Ambos prosiguieron su camino hacia Barter, pero el elfo continuaba pensativo.

—¿Te fijaste en las ruedas de ese cacharro? —inquirió al cabo de un rato.

—¿En las ruedas?

—Sí, hechas con mucho esmero. La utilización de radios de alambre es una idea muy nueva. Son ligeros y prácticos.

Ala Torcida se volvió de pronto, vacilante.

—¡Ah, ya sé a qué te refieres! Normalmente, si los gnomos ponen ruedas a algo que pese cinco kilos, acaban colocando quince o veinte ruedas, cada una de una tonelada de peso... Entonces hay mecanismos de tracción, y quién sabe cuántos embragues y frenos, así como pitos y campanas y palancas ajustables para ajustar los ajustes..., y todo para que el trasto no avance ni cinco centímetros.

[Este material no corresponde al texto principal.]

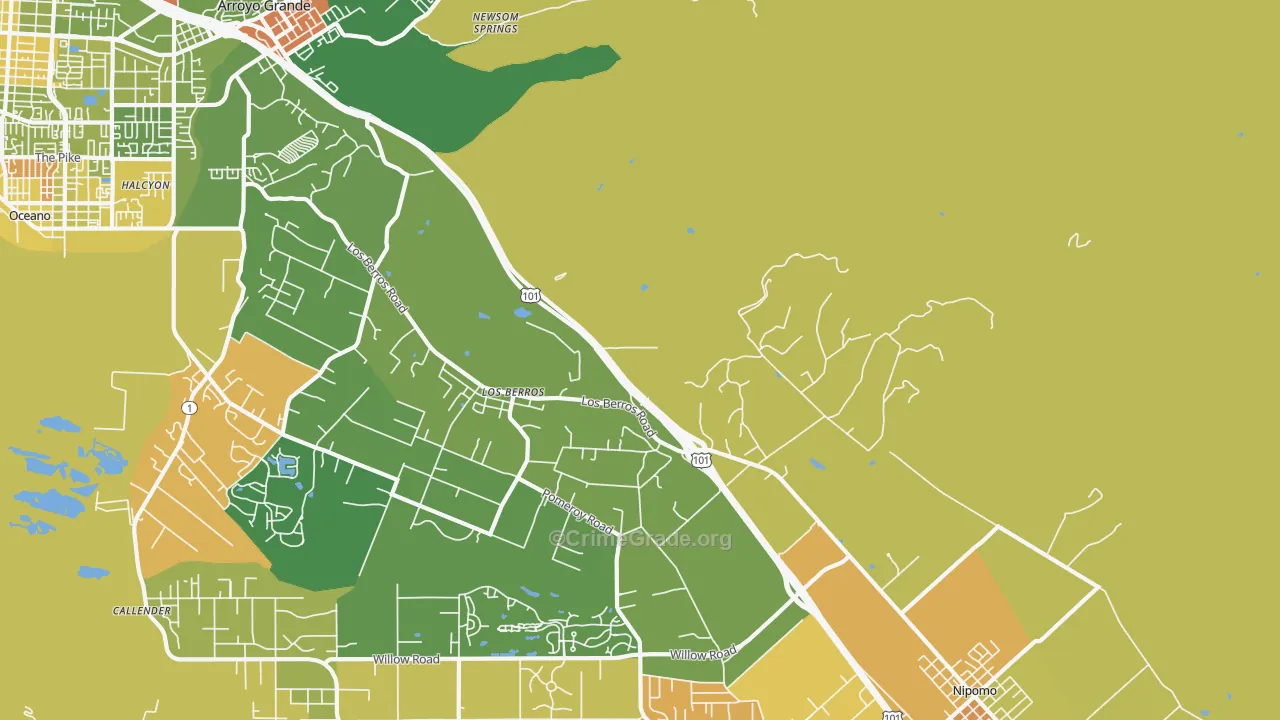 Los Berros, CA Map of Assault Rates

—O para que se despeñe montaña abajo o se hunda en el suelo —agregó el elfo—. Lo cierto es que, sirva para lo que sirva, no parece obra de gnomos.

* * *

En Barter había mucho movimiento. Las primeras nieves relucían en las cumbres de las montañas Kharolis. Las últimas cosechas se completaban en los valles, y todo el mundo se preparaba para el invierno. La actividad comercial era ya la última hasta la primavera siguiente, para casi todo el mundo, y la población parecía un hormiguero. Enanos, elfos, gnomos, kenders y humanos recorrían las calles y se reunían ante los puestos y pabellones. Bardos, acróbatas, malabaristas y vendedores ambulantes de elixires ofrecían sus artes. Guerreros, granjeros, artesanos y clérigos se rozaban con magos y soldados, y la paz —siempre un poco insegura— se mantenía en Barter. En cada esquina, en cualquier momento, podían producirse, a la vez, una docena de estafas o robos, tratos honestos o sucios, pero las armas permanecían envainadas y no corría la sangre.

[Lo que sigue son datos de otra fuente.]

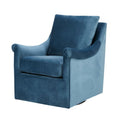 Swivel Chair With Curved Arms And Straight Back - Blue by Unique Piece Furniture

—Veo que la Posada de los Cerdos Voladores aún está abierta —observó Ala Torcida—. Estaré ahí cuando haya terminado mis asuntos.

—Yo también —dijo el elfo, antes de emprender su propio camino—. ¡Saluda de mi parte a Hebilla de Oro!

Algunos viajeros contemplaban fascinados los tres cerdos que volaban por encima de la posada. Batían las alas formando perezosos círculos y ochos, tan contentos con su suerte como pudieran estarlo unos cerdos alados.

El humano miró divertido a uno de los boquiabiertos individuos.

—El posadero le hizo un día un favor a un mago —le explicó—. Nadie sabe qué fue, ni quién realizó luego el hechizo, pero el mago le pagó creando ese anuncio tan original. Los cerdos revolotean en lo alto durante un par de horas cada tarde, y eso hace florecer el negocio, claro. Sólo te recomiendo tener un poco de cuidado cuando pases por debajo.